# Activity:
Beginning with the line that has "Rocky coastline, sea background Stock Photo" and ending with the line that has "Berlin, Germany. Aerial", retype the entries below exactly, except for the pictures.

# Dataset extract:
◇ ◇ ◇ ◇ ◇

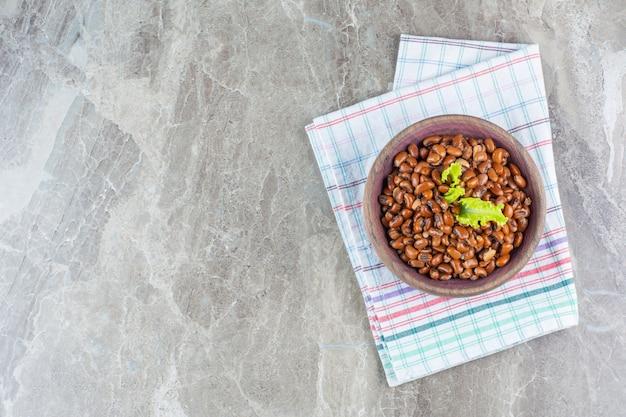 Deliciosos feijões cozidos em uma tigela no pano de prato em mármore.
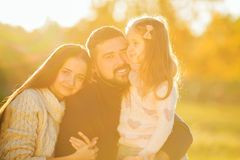 Family playing in autumn park having fun at sunset. Girl playing at sunset in park with parents Royalty Free Stock Image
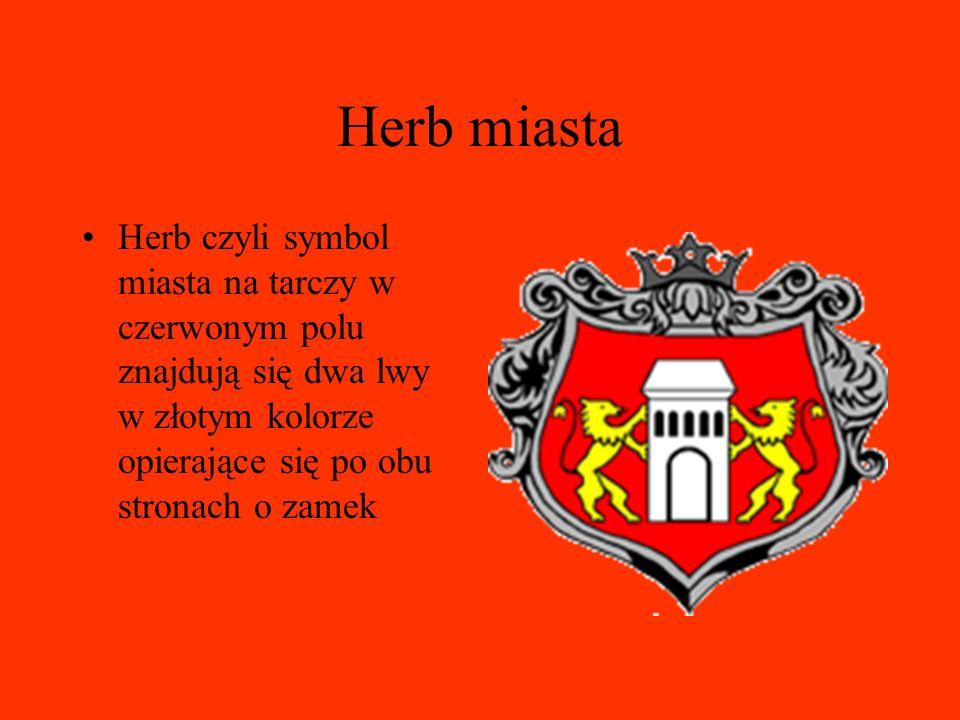 Herb miasta Herb czyli symbol miasta na tarczy w czerwonym polu znajdują się dwa lwy w złotym kolorze opierające się po obu stronach o zamek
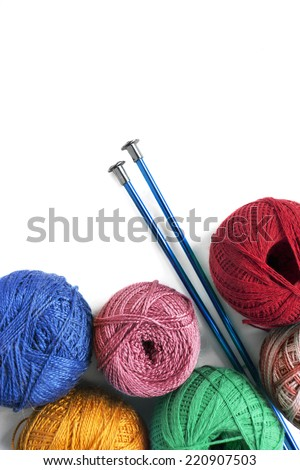 Group of multicolor yarn balls and pair of metallic needles on white as a background - stock photo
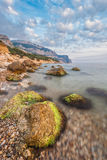 Rocky coastline, sea background Stock Photo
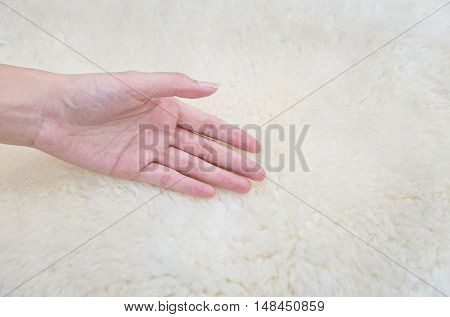 Closeup woman hand on white fabric carpet made from wool textured background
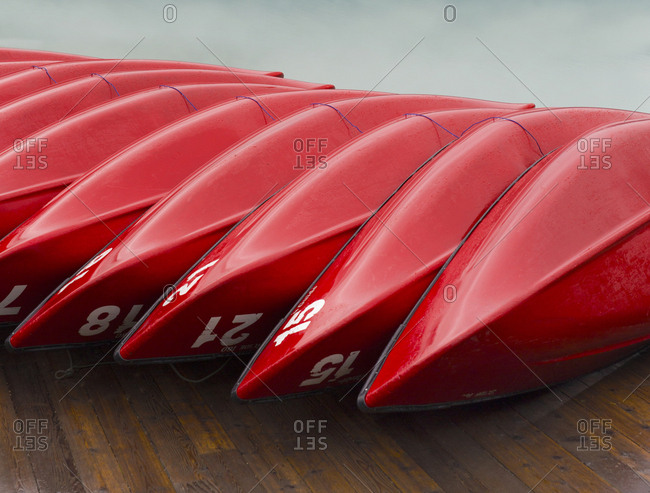 Red rental canoes stacked along wooden dock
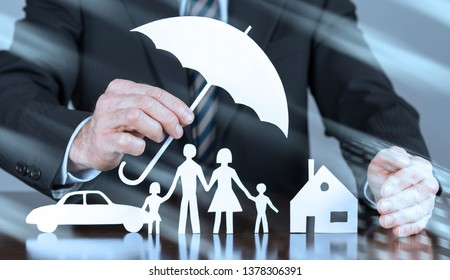 General agent protecting a family, a house and a car with his hands, light effect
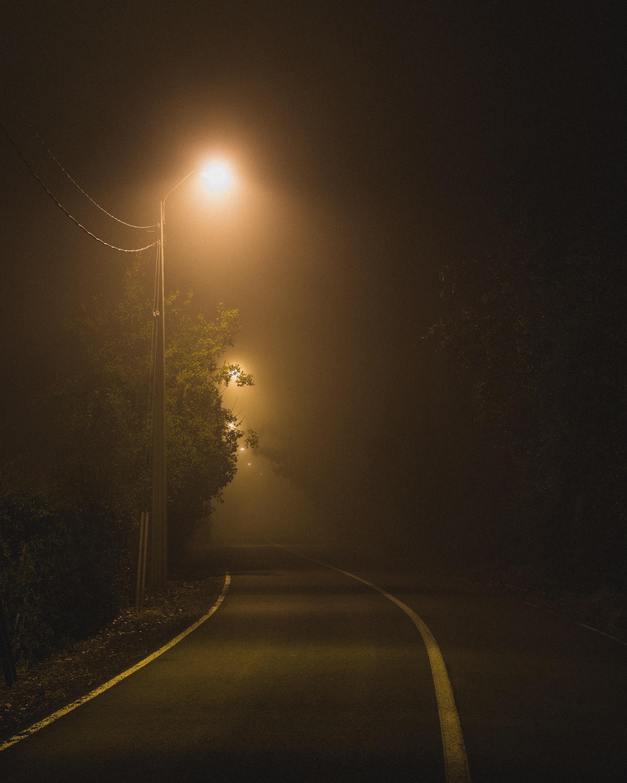 orange street post turned on beside asphalt road during nighttime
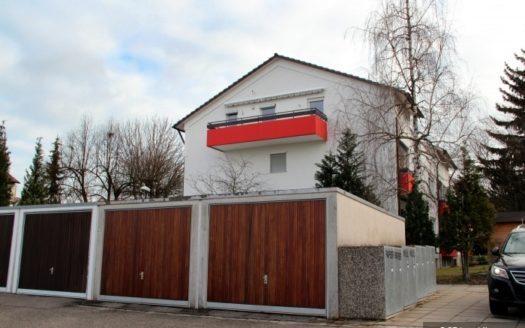 Haus mit drei Garagen und orangefarbenem Balkon
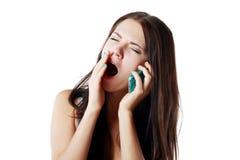 Yawing woman answering Stock Image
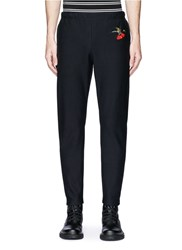 Alexander Mcqueen Hummingbird Embroidered Organic Cotton Sweatpants Black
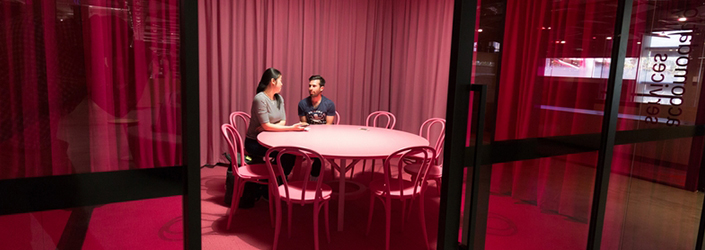 Pink room with a desk and chairs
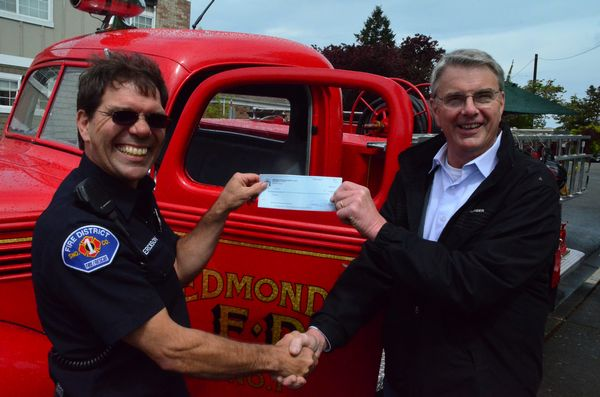 """Greg Jorgenson of the Edmonds Museum Board presented a $1000 check to Edmonds firefighter Dave """"Bronco"""" Erickson to help complete the Fallen Firefighter Memorial in front of the Edmonds Fire Station. """"The money will help with the cost of installing a girder salvaged from the wreckage of the Twin Towers after the 9-11 attacks,"""" said Erickson. """"This piece of our history memorializes our brother and sister firefighters who lost their lives that day."""" The money was raised through sales of raffle tickets for a classic child's pedal fire truck.  The Museum will raffle off another this year."""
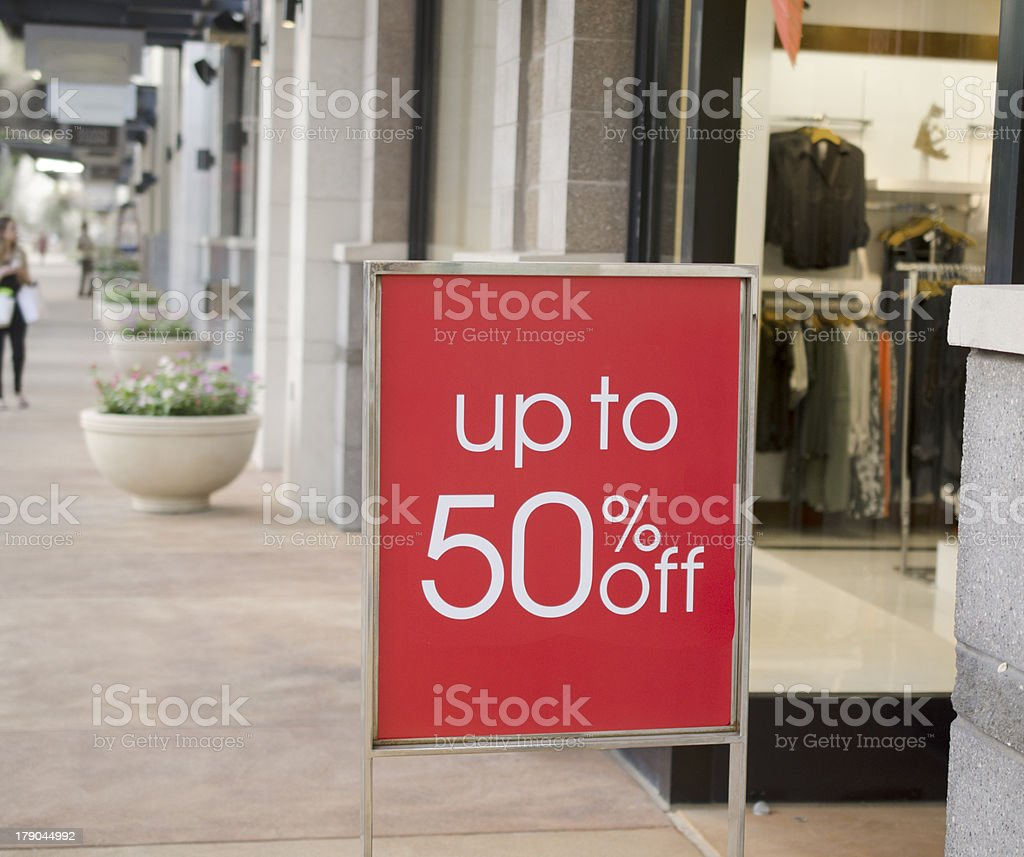 Sale sign outside fashion retail store in shopping mall royalty-free stock photo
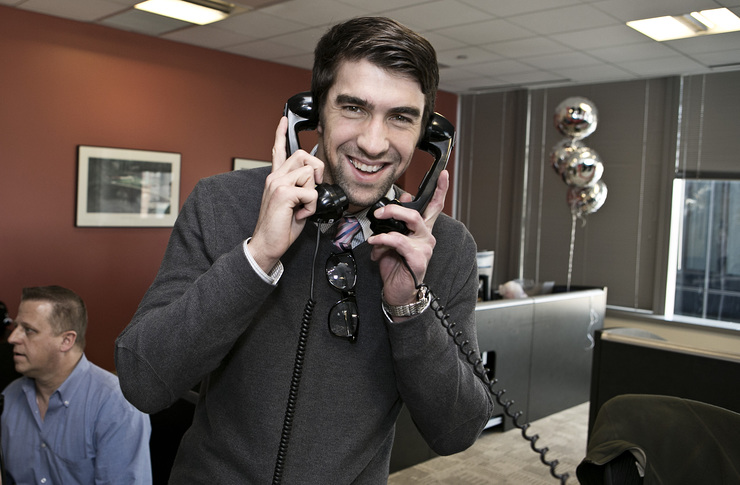 Olympic Gold Medalist Michael Phelps answers the phones on the trading floor at ICAP's North American headquarters.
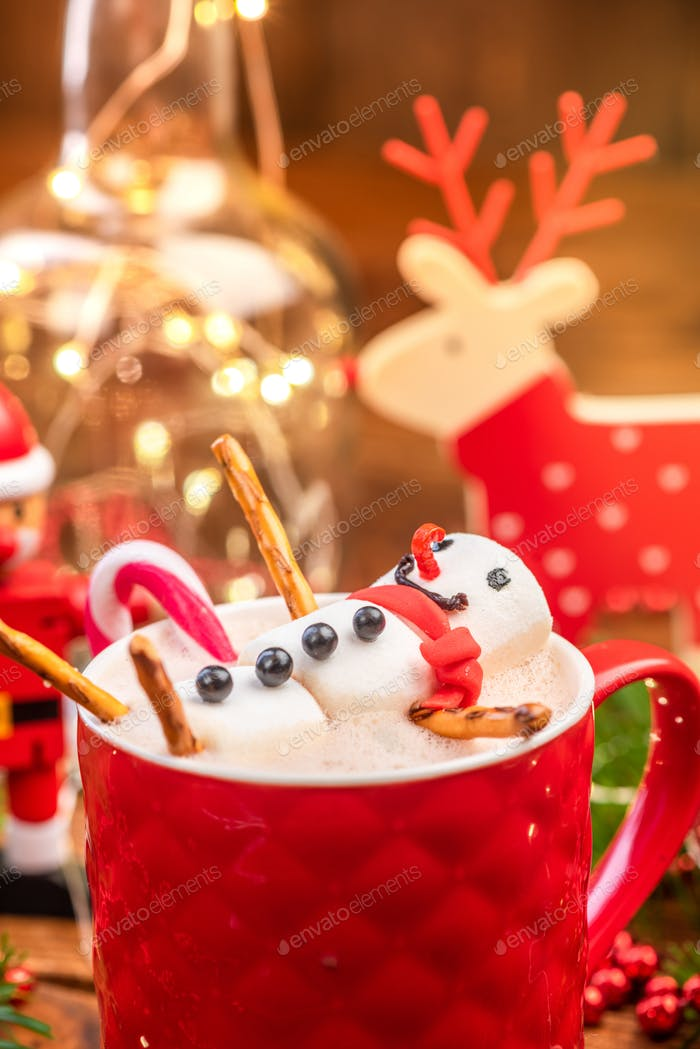 Marshmallow Snowman Melting in Hot Chocolate in Red Festive Cup
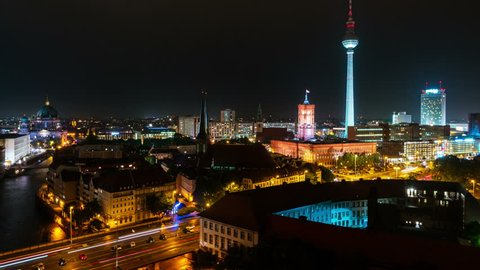 Berlin, Germany. Aerial view of illuminated landmarks in Berlin, Germany at night. Time-lapse of car trails, dark sky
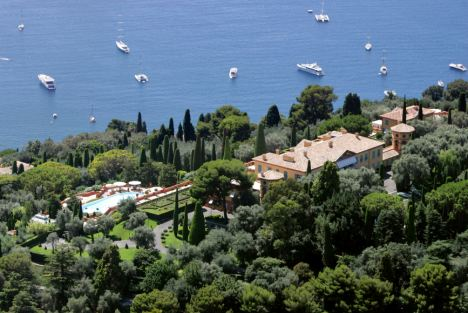 "TO GO WITH AFP STORY IN FRENCH: ""VILLA LEOPOLDA: LA JUSTICE TRANCHE LUNDI SUR LE LITIGE PROKHOROV/SAFRA"" (FILES) -File picture of the Leopolda estate, owned by Lily Safra,the widow of Lebanese-Jewish banking billionaire Edmond safra, taken in Villefranche-sur-Mer, French Riviera on August 9, 2008. The estate was sold to Russian billionaire Mikhail Prokhorov for 370 million Euros, plus 19,5 million Euros for the furniture in August 2008 but later the Russian magnate refused to clinch the deal. French justice will hand over its verdict on March 1, 2010 on the case opposing both parties for an amount of 39 million Euros claimed by the seller. Originally built by King Leopold II of Belgium at the beginning of 1900, the cream-colored villa is set in 20 acres of gardens overlooking Cap Ferrat, near Villefranche sur Mer. AFP PHOTO ERIC ESTRADE/FILES (Photo credit should read ERIC ESTRADE/AFP/Getty Images)"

◇ ◇ ◇ ◇ ◇

# The completed task:
 Rocky coastline, sea background Stock Photo
 Closeup woman hand on white fabric carpet made from wool textured background
 Red rental canoes stacked along wooden dock
 General agent protecting a family, a house and a car with his hands, light effect
 orange street post turned on beside asphalt road during nighttime
 Haus mit drei Garagen und orangefarbenem Balkon
 Yawing woman answering Stock Image
 Alexander Mcqueen Hummingbird Embroidered Organic Cotton Sweatpants Black
 Pink room with a desk and chairs
 """Greg Jorgenson of the Edmonds Museum Board presented a $1000 check to Edmonds firefighter Dave """"Bronco"""" Erickson to help complete the Fallen Firefighter Memorial in front of the Edmonds Fire Station. """"The money will help with the cost of installing a girder salvaged from the wreckage of the Twin Towers after the 9-11 attacks,"""" said Erickson. """"This piece of our history memorializes our brother and sister firefighters who lost their lives that day."""" The money was raised through sales of raffle tickets for a classic child's pedal fire truck.  The Museum will raffle off another this year."""
 Sale sign outside fashion retail store in shopping mall royalty-free stock photo
 Olympic Gold Medalist Michael Phelps answers the phones on the trading floor at ICAP's North American headquarters.
 Marshmallow Snowman Melting in Hot Chocolate in Red Festive Cup
 Berlin, Germany. Aerial view of illuminated landmarks in Berlin, Germany at night. Time-lapse of car trails, dark sky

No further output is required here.